→ Document:
Two temperature two stage forming

A method is disclosed for two-stage stretch forming of a sheet metal blank workpiece between a preform tool with a concave cavity and an opposing finish-form punch tool. Both tools are independently heated to different forming temperatures with the preform tool being hotter. Gas pressure is first applied to one side of the workpiece in the first forming stage to balloon it into the cavity of the preform tool. Gas pressure is then applied to the other side of the preformed workpiece to stretch it against the finish-form surface. The hotter preform tool enables faster forming and gas venting in the first stage. The cooler finish-form tool enables the final shaping of the part and its undistorted removal from the punch surface.

TECHNICAL FIELD

This invention pertains to hot stretch forming of a sheet metal blank between a preform tool (first stage) and then a final-form tool (second stage). More specifically, this invention pertains to such two stage stretch forming where the preform tool is maintained at a higher forming temperature than the final-form tool. This enables faster forming in the preform stage and distortion-free removal of the part from the final-form tool.

BACKGROUND OF THE INVENTION

Automotive body panels can be made by sheet metal stretch forming processes that use complementary, double action forming tools in a press and the pressure of a working gas to stretch form a preheated blank against the forming surfaces. In one embodiment, the process is applicable to stretch forming of a superplastically formable or quick plastically formable metal alloy blank into a sheet metal product of complex shape. The metal alloy may, for example, be a magnesium-containing, aluminum alloy having a fine-grained microstructure (grain size suitably less than ten micrometers) for high elongation plastic forming. Typically the aluminum alloy sheet has a thickness in the range of about 0.7 to 4 mm. The sheet metal blank is given a preform shape involving substantial elongation of the sheet. In a second action of the tools the preform is then shaped into the final product. Such a process is described in U.S. patent application Ser. No. 10/274,493, filed Oct. 17, 2002, entitled “Gas Pressure Preforming Double Action Superplastic or Quick Plastic Forming Tool and Method”, and assigned to the assignee of this invention. That specification, including the drawing figures, is incorporated by reference into this application for its description of the two-stage forming process.

The method is particularly applicable to forming the sheet metal into a stretch formed product of complex three-dimensional curvature and regions of sharp corners and high elongation. For example, the invention is applicable to the forming of automotive vehicle body panels.

In accordance with two stage forming using gas pressure, the sheet metal is usually formed in a single press using complementary, but not mating, heated forming tools. The tools are in opposing (facing) relationship and movable from an open position, for insertion of a sheet metal blank, to their forming positions. Preferably, the blank is externally preheated to a desired forming temperature. After insertion of the preheated blank, the tools are moved to a first stage preforming position. The edges of the blank are gripped by a binder mechanism and gas pressure is applied to one side of the heated sheet to stretch it against a preform tool surface. The opposing, finish-shape tool is then moved closer to the preformed sheet in a second stage forming position. Gas pressure is applied to the opposite side of the sheet to force it back against the finish-form tool to complete the shaping of the sheet metal part. The press is then opened for removal of the formed part and insertion of a new blank.

→ Listed entries:
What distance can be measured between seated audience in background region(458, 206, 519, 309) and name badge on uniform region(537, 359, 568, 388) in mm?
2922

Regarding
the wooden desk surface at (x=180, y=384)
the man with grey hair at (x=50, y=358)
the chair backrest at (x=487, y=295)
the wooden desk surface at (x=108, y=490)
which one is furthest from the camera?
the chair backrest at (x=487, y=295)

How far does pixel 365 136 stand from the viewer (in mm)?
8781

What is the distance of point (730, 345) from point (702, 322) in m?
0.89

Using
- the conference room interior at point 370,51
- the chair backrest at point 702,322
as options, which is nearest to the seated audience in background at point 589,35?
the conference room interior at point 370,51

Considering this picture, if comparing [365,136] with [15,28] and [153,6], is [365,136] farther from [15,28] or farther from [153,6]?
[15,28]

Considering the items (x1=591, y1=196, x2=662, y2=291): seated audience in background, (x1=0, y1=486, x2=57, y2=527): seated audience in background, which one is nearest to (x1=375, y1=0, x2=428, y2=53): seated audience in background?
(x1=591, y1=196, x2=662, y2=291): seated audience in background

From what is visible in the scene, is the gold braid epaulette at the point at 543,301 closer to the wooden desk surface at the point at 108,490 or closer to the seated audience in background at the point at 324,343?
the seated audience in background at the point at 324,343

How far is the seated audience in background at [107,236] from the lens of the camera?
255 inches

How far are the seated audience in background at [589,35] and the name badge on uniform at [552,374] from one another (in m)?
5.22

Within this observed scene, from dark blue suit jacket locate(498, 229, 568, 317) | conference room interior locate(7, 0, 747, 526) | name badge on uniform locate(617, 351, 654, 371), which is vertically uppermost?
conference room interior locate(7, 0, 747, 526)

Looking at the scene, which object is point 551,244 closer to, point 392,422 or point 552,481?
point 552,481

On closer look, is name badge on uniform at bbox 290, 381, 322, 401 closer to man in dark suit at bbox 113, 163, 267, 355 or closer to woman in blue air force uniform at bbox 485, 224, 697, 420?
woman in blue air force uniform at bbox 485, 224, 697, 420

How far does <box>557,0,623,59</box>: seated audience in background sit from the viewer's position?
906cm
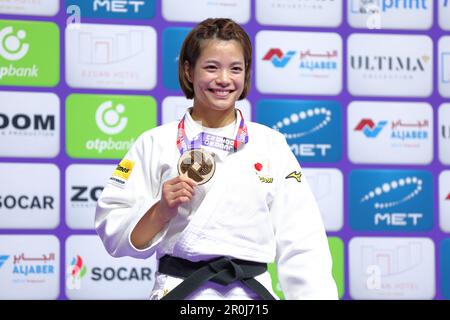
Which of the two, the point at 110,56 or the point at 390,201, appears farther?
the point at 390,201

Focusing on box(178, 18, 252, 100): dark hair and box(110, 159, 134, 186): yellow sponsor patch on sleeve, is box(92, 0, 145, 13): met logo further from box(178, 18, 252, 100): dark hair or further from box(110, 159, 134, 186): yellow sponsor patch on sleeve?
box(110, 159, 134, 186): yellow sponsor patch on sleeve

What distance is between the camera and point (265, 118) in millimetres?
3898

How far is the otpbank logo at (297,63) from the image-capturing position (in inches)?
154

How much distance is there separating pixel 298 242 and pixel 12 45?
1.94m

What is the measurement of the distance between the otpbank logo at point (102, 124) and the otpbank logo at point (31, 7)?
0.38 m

--

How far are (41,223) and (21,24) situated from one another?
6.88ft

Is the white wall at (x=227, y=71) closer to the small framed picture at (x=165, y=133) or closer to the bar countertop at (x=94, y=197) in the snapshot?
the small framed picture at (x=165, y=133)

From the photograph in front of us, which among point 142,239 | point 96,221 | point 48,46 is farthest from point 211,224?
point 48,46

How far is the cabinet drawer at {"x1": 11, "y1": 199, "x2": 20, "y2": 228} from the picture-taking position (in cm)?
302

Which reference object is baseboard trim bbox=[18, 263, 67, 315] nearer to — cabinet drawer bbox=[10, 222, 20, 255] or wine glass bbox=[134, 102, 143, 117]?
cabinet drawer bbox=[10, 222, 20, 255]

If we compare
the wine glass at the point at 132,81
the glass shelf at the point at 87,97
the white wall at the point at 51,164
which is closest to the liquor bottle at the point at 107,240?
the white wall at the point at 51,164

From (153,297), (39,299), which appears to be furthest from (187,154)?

--

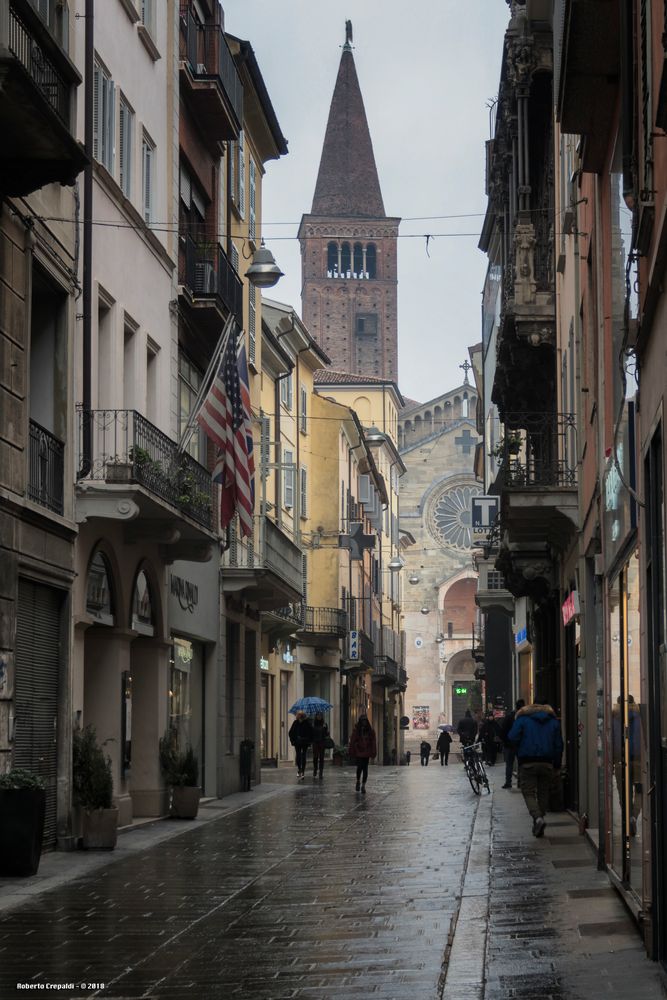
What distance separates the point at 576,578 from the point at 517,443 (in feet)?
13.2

→ What you will do:
1/ In the two-stage forming text, reproduce word for word the passage starting with "This invention pertains to hot" and going on through "from the final-form tool.".
2/ According to the two-stage forming text, what is the typical thickness range of the aluminum alloy sheet?
3/ Translate this sentence from the two-stage forming text into Spanish: "The hotter preform tool enables faster forming and gas venting in the first stage."

→ Responses to the tasks:
1/
This invention pertains to hot stretch forming of a sheet metal blank between a preform tool (first stage) and then a final-form tool (second stage). More specifically, this invention pertains to such two stage stretch forming where the preform tool is maintained at a higher forming temperature than the final-form tool. This enables faster forming in the preform stage and distortion-free removal of the part from the final-form tool.

2/ About 0.7 to 4 mm.

3/ La herramienta de preformado, más caliente, permite un conformado más rápido y la ventilación del gas en la primera etapa.